THE INPUT: Begin
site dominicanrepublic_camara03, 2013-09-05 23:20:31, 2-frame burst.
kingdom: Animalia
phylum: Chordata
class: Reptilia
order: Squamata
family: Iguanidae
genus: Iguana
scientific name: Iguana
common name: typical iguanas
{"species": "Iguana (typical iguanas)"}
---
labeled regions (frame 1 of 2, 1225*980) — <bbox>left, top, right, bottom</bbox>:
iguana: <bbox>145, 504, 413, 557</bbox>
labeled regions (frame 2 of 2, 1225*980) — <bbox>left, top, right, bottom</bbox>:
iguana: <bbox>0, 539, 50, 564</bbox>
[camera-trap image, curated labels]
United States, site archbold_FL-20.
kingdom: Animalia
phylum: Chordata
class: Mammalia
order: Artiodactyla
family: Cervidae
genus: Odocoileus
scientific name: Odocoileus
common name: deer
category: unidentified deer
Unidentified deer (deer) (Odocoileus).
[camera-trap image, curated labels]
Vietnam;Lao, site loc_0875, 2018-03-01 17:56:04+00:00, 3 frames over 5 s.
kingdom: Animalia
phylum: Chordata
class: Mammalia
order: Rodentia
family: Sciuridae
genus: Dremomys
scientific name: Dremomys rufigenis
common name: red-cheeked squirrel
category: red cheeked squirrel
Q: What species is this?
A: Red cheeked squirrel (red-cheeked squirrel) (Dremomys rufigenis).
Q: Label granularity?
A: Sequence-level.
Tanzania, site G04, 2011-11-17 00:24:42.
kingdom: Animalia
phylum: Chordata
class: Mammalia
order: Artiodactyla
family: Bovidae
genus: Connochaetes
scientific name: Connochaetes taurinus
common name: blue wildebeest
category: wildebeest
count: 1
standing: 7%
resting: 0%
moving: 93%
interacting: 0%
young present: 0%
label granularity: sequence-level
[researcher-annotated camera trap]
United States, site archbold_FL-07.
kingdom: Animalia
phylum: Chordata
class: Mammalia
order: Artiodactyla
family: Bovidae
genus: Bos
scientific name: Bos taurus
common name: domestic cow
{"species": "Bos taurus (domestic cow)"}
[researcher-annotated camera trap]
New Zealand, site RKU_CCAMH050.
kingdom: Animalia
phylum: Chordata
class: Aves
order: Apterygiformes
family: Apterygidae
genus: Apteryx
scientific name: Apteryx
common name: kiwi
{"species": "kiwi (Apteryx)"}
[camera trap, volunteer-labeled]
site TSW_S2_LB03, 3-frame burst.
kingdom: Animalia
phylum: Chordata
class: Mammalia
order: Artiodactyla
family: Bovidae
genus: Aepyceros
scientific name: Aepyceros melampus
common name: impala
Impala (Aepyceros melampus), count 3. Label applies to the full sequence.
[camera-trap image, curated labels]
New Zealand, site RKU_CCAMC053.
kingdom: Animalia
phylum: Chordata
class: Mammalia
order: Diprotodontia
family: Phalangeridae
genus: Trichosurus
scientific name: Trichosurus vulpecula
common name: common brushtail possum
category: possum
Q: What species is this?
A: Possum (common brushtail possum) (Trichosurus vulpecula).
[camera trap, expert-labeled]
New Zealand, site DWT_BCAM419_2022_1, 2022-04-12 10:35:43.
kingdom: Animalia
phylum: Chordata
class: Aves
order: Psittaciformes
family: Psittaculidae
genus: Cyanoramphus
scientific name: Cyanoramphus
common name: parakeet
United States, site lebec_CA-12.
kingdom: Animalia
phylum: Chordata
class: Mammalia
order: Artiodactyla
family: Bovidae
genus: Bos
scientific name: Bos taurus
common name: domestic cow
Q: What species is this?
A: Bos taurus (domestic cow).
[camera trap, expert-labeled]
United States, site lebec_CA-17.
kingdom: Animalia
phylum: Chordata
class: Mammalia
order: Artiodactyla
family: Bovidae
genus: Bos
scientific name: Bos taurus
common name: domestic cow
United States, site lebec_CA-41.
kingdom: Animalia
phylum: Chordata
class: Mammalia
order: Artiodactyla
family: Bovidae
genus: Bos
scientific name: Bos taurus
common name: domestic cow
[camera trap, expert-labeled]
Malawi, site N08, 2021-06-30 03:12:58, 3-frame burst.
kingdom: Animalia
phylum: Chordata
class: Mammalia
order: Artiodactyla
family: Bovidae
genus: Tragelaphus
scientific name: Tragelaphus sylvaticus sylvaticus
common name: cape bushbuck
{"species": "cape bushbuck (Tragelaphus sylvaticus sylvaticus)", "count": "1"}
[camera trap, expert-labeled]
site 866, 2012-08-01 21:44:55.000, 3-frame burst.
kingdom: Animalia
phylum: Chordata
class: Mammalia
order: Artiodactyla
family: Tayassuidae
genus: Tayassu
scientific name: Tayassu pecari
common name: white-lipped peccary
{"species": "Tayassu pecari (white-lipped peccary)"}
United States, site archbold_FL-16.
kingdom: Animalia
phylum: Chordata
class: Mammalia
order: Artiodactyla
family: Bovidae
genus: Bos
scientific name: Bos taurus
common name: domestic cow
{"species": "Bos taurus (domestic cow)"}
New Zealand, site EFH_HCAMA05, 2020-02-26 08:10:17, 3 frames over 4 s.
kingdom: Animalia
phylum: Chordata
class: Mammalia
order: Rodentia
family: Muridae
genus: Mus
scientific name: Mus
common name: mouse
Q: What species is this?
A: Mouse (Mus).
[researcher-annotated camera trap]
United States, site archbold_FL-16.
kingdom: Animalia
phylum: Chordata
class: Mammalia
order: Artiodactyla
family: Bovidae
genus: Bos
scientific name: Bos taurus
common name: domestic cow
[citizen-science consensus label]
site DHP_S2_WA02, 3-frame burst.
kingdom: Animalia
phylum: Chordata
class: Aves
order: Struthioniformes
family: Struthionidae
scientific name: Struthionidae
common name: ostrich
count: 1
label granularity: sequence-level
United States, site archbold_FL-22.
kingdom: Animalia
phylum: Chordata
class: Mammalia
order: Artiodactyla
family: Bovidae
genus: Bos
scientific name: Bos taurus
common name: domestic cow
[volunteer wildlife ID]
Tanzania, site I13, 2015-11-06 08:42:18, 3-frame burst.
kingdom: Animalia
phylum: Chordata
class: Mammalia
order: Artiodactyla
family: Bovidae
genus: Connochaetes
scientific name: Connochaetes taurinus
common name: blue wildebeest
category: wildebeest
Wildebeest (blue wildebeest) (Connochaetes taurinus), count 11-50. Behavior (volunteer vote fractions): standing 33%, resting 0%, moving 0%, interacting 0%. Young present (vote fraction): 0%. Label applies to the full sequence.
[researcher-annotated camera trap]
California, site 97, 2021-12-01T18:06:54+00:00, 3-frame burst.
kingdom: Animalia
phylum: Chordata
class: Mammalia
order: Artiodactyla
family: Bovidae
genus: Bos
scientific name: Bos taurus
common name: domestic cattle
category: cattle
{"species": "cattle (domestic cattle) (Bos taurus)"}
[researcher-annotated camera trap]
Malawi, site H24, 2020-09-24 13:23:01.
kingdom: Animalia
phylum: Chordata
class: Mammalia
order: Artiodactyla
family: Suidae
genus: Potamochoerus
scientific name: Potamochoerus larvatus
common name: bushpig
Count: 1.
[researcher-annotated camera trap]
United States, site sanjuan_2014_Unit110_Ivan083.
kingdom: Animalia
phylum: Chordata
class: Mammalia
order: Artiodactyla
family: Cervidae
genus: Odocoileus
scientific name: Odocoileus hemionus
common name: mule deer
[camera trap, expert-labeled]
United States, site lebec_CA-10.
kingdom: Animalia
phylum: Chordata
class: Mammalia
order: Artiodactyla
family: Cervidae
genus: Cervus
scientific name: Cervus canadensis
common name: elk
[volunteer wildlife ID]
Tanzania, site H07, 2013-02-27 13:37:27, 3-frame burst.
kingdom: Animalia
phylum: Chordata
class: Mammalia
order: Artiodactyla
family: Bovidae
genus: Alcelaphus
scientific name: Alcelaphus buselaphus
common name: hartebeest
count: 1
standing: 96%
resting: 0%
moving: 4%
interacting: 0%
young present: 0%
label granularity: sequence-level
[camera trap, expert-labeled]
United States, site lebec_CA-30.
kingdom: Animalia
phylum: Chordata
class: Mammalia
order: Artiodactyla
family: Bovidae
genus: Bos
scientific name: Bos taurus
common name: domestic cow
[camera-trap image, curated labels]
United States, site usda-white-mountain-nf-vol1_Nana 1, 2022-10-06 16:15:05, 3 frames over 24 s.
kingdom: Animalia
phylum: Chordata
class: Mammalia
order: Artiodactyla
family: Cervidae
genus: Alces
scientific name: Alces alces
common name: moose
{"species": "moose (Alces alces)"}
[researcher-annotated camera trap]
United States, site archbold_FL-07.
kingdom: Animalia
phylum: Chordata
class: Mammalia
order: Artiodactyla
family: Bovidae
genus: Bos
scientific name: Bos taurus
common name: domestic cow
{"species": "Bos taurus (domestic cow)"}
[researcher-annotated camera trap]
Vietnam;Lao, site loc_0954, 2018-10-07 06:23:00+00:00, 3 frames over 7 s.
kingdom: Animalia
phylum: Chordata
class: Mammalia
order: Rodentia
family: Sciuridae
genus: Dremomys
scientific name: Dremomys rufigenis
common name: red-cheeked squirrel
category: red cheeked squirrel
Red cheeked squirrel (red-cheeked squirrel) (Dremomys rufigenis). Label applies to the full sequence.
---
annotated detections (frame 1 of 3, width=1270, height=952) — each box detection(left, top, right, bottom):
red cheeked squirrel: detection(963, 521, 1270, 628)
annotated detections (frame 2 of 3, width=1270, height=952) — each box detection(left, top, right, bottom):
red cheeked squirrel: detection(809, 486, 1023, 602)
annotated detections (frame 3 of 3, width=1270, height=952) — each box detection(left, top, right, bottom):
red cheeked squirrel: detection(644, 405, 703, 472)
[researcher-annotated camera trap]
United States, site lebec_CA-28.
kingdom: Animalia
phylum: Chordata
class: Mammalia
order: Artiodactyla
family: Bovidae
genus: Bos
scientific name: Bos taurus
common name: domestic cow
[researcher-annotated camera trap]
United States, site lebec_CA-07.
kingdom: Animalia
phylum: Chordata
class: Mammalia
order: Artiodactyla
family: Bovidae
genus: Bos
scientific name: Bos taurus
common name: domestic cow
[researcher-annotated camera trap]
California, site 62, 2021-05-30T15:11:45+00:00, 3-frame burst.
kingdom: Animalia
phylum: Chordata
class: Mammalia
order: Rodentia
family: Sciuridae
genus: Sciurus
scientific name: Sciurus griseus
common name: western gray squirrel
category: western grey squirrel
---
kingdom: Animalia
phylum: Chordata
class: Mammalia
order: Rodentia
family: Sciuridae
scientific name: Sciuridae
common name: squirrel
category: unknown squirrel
THE INPUT: End
# ABOUT THIS EXERCISE
From the entries above, restate word for word the lines from the line containing "Malawi, site N08, 2021-06-30" to the line containing "family: Struthionidae", both ends included, and nothing more.

# SOLUTION TO THIS PROBLEM
Malawi, site N08, 2021-06-30 03:12:58, 3-frame burst.
kingdom: Animalia
phylum: Chordata
class: Mammalia
order: Artiodactyla
family: Bovidae
genus: Tragelaphus
scientific name: Tragelaphus sylvaticus sylvaticus
common name: cape bushbuck
{"species": "cape bushbuck (Tragelaphus sylvaticus sylvaticus)", "count": "1"}
[camera trap, expert-labeled]
site 866, 2012-08-01 21:44:55.000, 3-frame burst.
kingdom: Animalia
phylum: Chordata
class: Mammalia
order: Artiodactyla
family: Tayassuidae
genus: Tayassu
scientific name: Tayassu pecari
common name: white-lipped peccary
{"species": "Tayassu pecari (white-lipped peccary)"}
United States, site archbold_FL-16.
kingdom: Animalia
phylum: Chordata
class: Mammalia
order: Artiodactyla
family: Bovidae
genus: Bos
scientific name: Bos taurus
common name: domestic cow
{"species": "Bos taurus (domestic cow)"}
New Zealand, site EFH_HCAMA05, 2020-02-26 08:10:17, 3 frames over 4 s.
kingdom: Animalia
phylum: Chordata
class: Mammalia
order: Rodentia
family: Muridae
genus: Mus
scientific name: Mus
common name: mouse
Q: What species is this?
A: Mouse (Mus).
[researcher-annotated camera trap]
United States, site archbold_FL-16.
kingdom: Animalia
phylum: Chordata
class: Mammalia
order: Artiodactyla
family: Bovidae
genus: Bos
scientific name: Bos taurus
common name: domestic cow
[citizen-science consensus label]
site DHP_S2_WA02, 3-frame burst.
kingdom: Animalia
phylum: Chordata
class: Aves
order: Struthioniformes
family: Struthionidae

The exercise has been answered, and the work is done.